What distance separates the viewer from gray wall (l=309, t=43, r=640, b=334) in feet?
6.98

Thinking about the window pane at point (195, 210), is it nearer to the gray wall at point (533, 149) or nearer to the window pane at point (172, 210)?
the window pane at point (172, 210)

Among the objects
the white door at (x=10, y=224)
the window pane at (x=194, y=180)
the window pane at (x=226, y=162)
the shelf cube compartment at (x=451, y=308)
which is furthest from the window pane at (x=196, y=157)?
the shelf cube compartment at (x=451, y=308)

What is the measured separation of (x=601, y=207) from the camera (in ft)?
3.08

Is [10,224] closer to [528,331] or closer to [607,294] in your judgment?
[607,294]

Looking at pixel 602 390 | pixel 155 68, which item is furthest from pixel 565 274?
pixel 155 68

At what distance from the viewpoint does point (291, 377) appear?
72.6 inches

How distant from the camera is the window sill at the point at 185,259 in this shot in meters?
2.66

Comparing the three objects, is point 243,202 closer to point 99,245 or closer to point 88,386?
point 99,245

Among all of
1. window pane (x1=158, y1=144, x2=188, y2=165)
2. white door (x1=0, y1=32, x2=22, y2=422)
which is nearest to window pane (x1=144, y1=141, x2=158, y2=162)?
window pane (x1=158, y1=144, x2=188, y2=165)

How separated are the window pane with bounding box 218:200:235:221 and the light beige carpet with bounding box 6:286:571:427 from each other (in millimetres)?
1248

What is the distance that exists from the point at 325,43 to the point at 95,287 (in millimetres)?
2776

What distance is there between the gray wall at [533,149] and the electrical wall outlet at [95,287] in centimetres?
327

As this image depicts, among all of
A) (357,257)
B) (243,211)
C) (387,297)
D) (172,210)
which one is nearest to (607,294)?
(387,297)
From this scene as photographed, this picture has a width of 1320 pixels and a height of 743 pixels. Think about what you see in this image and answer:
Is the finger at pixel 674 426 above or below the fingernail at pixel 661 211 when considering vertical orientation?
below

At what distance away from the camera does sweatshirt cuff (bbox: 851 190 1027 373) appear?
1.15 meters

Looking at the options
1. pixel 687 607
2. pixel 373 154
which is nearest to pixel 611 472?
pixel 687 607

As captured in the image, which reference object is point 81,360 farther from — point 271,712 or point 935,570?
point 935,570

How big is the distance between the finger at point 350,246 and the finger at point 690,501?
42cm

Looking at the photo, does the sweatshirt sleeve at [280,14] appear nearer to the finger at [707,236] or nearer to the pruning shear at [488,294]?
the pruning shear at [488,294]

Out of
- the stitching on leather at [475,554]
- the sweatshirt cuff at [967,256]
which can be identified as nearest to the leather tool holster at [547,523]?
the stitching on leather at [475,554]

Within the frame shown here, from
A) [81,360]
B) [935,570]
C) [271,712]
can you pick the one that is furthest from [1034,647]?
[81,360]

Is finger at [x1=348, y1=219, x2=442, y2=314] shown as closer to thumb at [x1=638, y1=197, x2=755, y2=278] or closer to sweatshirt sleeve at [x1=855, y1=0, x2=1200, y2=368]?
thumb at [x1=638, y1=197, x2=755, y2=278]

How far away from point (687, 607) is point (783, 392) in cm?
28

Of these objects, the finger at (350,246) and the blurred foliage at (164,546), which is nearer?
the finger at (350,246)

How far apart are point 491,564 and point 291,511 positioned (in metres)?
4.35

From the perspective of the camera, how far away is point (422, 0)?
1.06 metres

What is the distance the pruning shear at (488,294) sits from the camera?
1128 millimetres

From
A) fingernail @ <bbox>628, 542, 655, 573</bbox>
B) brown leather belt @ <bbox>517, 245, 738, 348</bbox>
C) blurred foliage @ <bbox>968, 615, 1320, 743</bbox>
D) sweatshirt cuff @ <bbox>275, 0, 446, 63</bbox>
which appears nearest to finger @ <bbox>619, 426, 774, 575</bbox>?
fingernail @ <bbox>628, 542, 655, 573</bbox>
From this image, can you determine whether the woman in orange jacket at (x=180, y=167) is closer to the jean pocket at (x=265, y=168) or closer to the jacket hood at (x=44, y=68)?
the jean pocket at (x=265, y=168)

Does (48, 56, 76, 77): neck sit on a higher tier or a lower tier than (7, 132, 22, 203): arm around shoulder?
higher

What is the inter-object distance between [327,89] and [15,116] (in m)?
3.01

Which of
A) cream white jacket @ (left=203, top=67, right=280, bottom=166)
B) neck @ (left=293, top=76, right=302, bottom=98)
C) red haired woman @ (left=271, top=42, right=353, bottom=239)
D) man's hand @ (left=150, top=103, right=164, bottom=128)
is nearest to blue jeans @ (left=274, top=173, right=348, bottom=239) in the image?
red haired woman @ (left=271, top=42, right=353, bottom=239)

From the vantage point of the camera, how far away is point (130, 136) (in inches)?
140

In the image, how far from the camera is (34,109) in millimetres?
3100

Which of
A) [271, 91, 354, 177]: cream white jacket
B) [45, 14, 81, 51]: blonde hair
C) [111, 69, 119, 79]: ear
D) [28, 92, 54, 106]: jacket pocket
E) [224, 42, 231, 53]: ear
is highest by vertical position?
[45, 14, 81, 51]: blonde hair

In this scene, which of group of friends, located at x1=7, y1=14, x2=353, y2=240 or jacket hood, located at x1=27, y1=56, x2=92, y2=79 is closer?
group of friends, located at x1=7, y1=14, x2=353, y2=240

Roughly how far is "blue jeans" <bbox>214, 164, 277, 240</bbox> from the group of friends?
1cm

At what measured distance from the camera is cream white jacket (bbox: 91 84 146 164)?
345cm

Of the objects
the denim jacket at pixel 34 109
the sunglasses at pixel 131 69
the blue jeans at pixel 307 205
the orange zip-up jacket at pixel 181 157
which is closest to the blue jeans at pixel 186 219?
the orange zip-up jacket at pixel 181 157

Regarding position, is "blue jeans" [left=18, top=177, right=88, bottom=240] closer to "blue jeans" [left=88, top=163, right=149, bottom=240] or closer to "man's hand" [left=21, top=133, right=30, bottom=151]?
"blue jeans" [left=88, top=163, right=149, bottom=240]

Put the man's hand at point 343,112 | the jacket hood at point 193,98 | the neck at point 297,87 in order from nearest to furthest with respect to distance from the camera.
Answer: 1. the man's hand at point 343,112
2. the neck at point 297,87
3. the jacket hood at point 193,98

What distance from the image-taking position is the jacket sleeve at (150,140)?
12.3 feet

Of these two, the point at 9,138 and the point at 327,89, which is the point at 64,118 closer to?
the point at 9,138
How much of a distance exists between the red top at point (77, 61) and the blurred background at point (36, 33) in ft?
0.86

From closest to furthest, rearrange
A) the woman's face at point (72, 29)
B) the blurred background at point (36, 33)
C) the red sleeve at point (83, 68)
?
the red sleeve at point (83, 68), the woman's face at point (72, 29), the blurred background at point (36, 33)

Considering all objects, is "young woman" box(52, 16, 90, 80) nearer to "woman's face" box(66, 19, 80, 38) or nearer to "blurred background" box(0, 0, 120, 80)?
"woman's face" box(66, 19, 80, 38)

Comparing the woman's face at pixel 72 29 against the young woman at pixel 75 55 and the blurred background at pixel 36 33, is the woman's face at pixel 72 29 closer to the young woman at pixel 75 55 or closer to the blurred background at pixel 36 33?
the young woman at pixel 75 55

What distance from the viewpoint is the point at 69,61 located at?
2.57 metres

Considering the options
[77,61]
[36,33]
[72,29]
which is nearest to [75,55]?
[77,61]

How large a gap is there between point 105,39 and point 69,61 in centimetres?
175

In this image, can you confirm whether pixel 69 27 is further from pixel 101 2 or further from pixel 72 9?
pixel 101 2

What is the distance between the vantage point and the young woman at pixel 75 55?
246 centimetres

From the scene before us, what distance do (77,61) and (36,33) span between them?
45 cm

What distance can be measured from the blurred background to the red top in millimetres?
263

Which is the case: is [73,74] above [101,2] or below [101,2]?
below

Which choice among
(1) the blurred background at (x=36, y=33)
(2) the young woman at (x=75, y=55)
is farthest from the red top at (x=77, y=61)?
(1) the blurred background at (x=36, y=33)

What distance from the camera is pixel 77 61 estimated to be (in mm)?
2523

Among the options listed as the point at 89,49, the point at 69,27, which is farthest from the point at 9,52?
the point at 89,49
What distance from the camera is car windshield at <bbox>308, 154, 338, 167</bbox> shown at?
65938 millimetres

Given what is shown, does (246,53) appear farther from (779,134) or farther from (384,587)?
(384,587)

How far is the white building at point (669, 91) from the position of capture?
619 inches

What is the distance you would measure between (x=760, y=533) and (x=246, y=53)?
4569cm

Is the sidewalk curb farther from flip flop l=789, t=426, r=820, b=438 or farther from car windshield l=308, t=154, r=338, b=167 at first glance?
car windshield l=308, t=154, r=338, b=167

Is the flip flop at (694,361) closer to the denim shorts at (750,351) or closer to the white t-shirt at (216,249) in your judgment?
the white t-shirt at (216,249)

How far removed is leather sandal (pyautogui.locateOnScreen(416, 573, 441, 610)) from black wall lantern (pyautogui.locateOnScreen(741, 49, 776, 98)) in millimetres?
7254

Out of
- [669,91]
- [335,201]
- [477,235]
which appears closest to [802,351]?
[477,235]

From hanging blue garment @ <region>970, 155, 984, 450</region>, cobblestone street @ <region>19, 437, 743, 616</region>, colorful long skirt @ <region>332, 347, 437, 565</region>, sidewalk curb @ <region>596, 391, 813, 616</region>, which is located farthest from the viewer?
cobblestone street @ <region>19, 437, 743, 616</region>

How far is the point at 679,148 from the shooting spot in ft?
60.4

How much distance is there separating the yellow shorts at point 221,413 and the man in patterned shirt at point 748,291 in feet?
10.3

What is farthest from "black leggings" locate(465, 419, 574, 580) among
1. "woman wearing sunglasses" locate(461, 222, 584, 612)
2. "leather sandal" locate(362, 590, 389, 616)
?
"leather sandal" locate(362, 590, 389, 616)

★ ★ ★

### PROBLEM STATEMENT:
Write out exactly the lines from the line holding "What distance from the camera is pixel" through the last line of the data, and nothing besides those lines.

### WRITTEN ANSWER:
What distance from the camera is pixel 77 61 estimated to be (in mm)?
2523

Among the options listed as the point at 89,49, the point at 69,27, which is farthest from the point at 9,52?
the point at 89,49
What distance from the camera is car windshield at <bbox>308, 154, 338, 167</bbox> shown at?
65938 millimetres

Given what is shown, does (246,53) appear farther from (779,134) or farther from (384,587)?
(384,587)

How far is the white building at point (669, 91) from the position of capture?
619 inches

What is the distance you would measure between (x=760, y=533) and (x=246, y=53)?
4569cm

Is the sidewalk curb farther from flip flop l=789, t=426, r=820, b=438 or farther from car windshield l=308, t=154, r=338, b=167 at first glance?
car windshield l=308, t=154, r=338, b=167

Is the flip flop at (694,361) closer to the denim shorts at (750,351) or closer to the white t-shirt at (216,249) in your judgment?
the white t-shirt at (216,249)

How far removed is leather sandal (pyautogui.locateOnScreen(416, 573, 441, 610)) from black wall lantern (pyautogui.locateOnScreen(741, 49, 776, 98)) in millimetres?
7254

Out of
- [669,91]
- [335,201]
- [477,235]
which appears closest to [802,351]?
[477,235]

From hanging blue garment @ <region>970, 155, 984, 450</region>, cobblestone street @ <region>19, 437, 743, 616</region>, colorful long skirt @ <region>332, 347, 437, 565</region>, sidewalk curb @ <region>596, 391, 813, 616</region>, which is located farthest from the viewer?
cobblestone street @ <region>19, 437, 743, 616</region>

How far is the point at 679,148 from the shooting spot in ft?
60.4

How much distance is there separating the yellow shorts at point 221,413 and the man in patterned shirt at point 748,291 in feet?
10.3

What is farthest from "black leggings" locate(465, 419, 574, 580) among
1. "woman wearing sunglasses" locate(461, 222, 584, 612)
2. "leather sandal" locate(362, 590, 389, 616)
?
"leather sandal" locate(362, 590, 389, 616)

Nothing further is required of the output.